An alarming number of accidents occurred on scaffolding suspended from the tops of skyscrapers in New York City last year, city officials said this week as they presented several measures intended to improve safety.
In 2006, there were 20 incidents on suspended scaffolding, which is not anchored on the ground, but hangs from the roof of a tall building by ropes or other adjustable means. Six workers were killed and five were injured in those cases, according to the Buildings Department.
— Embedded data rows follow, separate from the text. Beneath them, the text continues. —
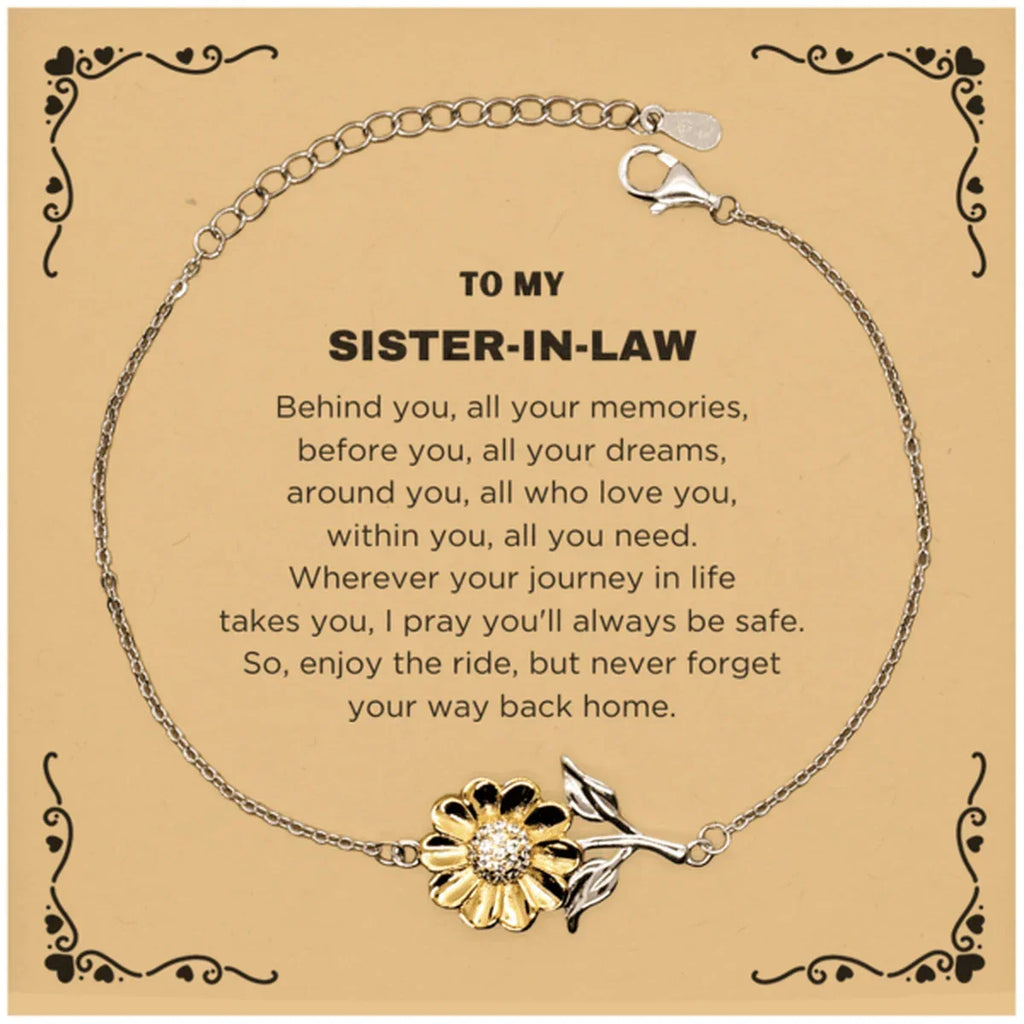Inspirational Sister-In-Law Sunflower Bracelet - Behind you, all your Memories, Before you, all your Dreams - Birthday, Christmas Holiday Gifts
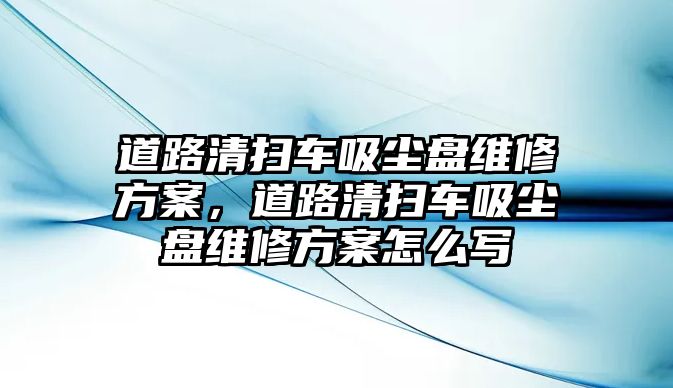 道路清掃車吸塵盤維修方案，道路清掃車吸塵盤維修方案怎么寫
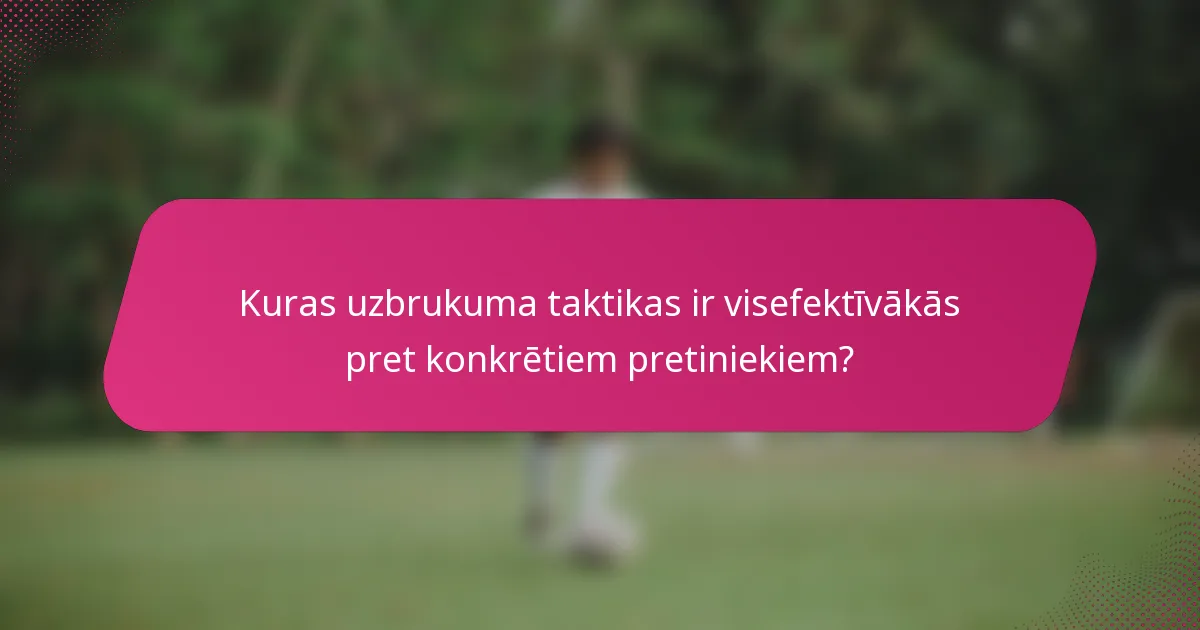Kuras uzbrukuma taktikas ir visefektīvākās pret konkrētiem pretiniekiem?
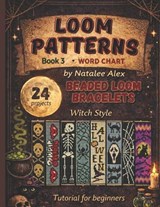 Beaded Loom Bracelet Patterns - Natalee Alex - 9798245922966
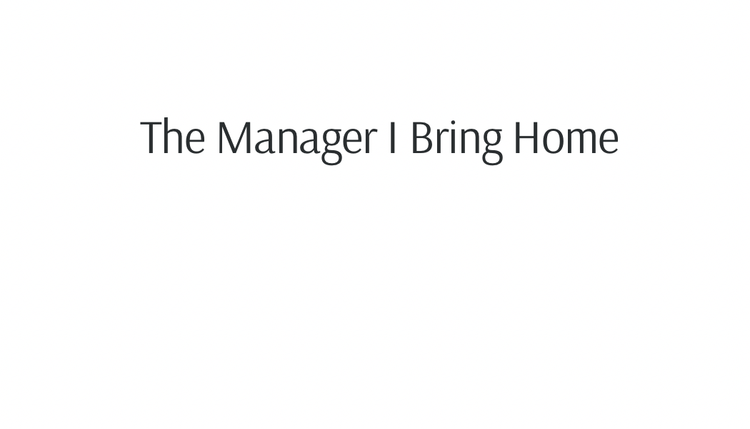 The Manager I Bring Home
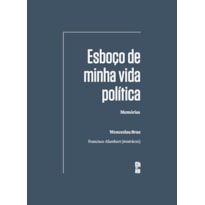 ESBOÇO DE MINHA VIDA POLÍTICA: MEMÓRIAS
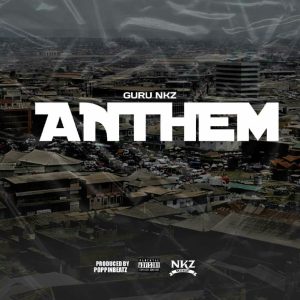 Guru Nkz - Anthem MP3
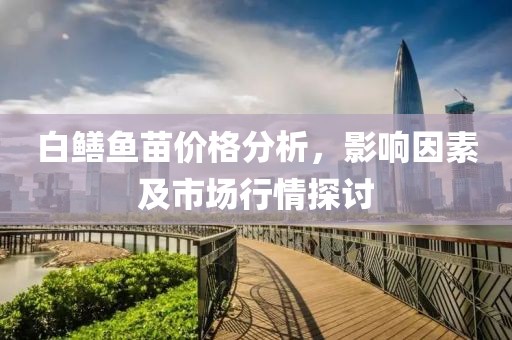 白鳝鱼苗价格分析，影响因素及市场行情探讨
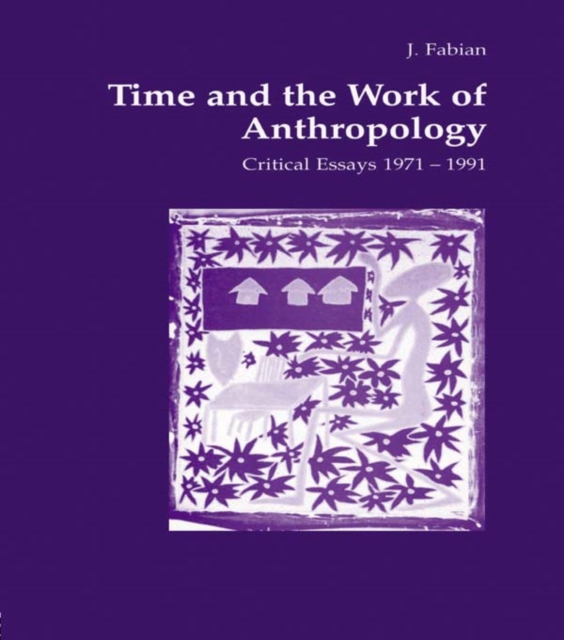Time and the Work of Anthropology : Critical Essays 1971-1981, PDF eBook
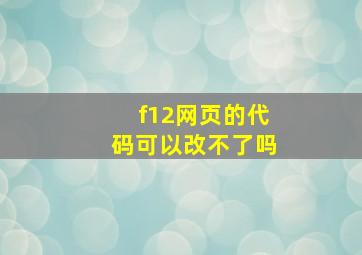 f12网页的代码可以改不了吗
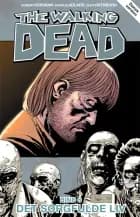 The Walking Dead 6 af Robert Kirkman
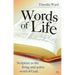 Words of Life: Scripture As The Living And Active Word Of God
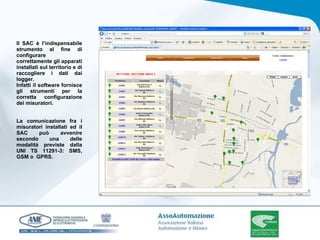 Il SAC è l’indispensabile strumento al fine di configurare correttamente gli apparati installati sul territorio e di raccogliere i dati dai logger. Infatti il software fornisce gli strumenti per la corretta configurazione dei misuratori. La comunicazione fra i misuratori installati ed il SAC può avvenire secondo una delle modalità previste dalla UNI TS 11291-3: SMS, GSM o  GPRS. 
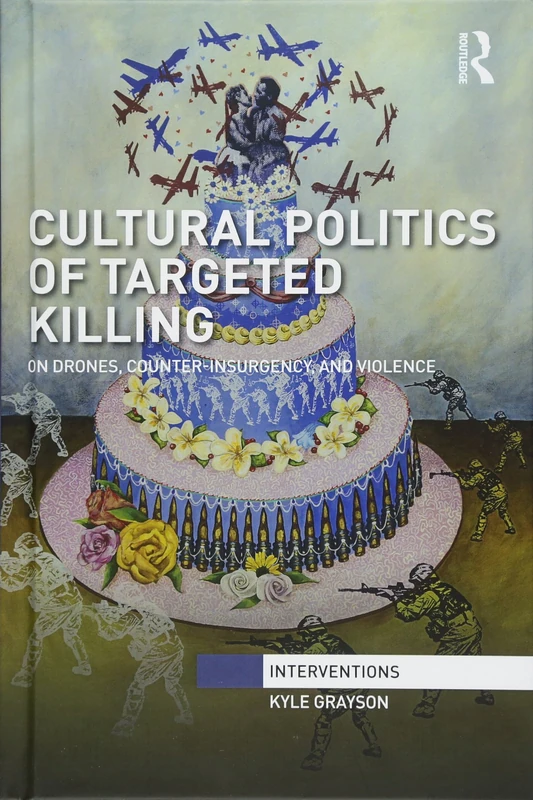 Cultural Politics of Targeted Killing: On Drones, Counter-Insurgency, and Violence (Interventions)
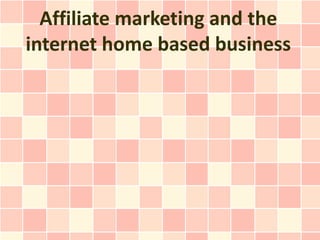 Affiliate marketing and the
internet home based business
 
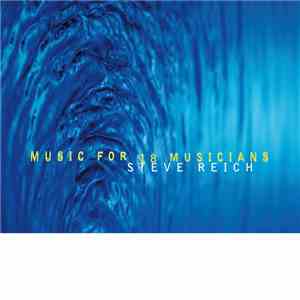 Steve Reich - Music for 18 Musicians download flac mp3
The previous year, there were 11 suspended scaffolding incidents.
Mayor Michael Bloomberg said his administration is forming a scaffold safety unit at the Buildings Department, made up of inspectors who will conduct sweeps and crack down on safety violations, such as failure to provide harnesses for workers.
“It’s dangerous working at great heights — there’s not a lot of room for error,” he said. “But we think that if we are careful and insist that workers use harnesses, we can make a very big dent in the tragedy that every year seems to befall the people who are making our city better.”
Through City Council legislation, the city is also aiming to nearly triple the penalties for violations, which could go from $500 to $1,250 in some cases.
The Bloomberg administration has also introduced legislation to strengthen enforcement powers over one type of scaffolding that uses a device known as a C-hook, which is currently unregulated. Although two other categories of scaffold hanging require notification before builders install them, the C-hook method does not.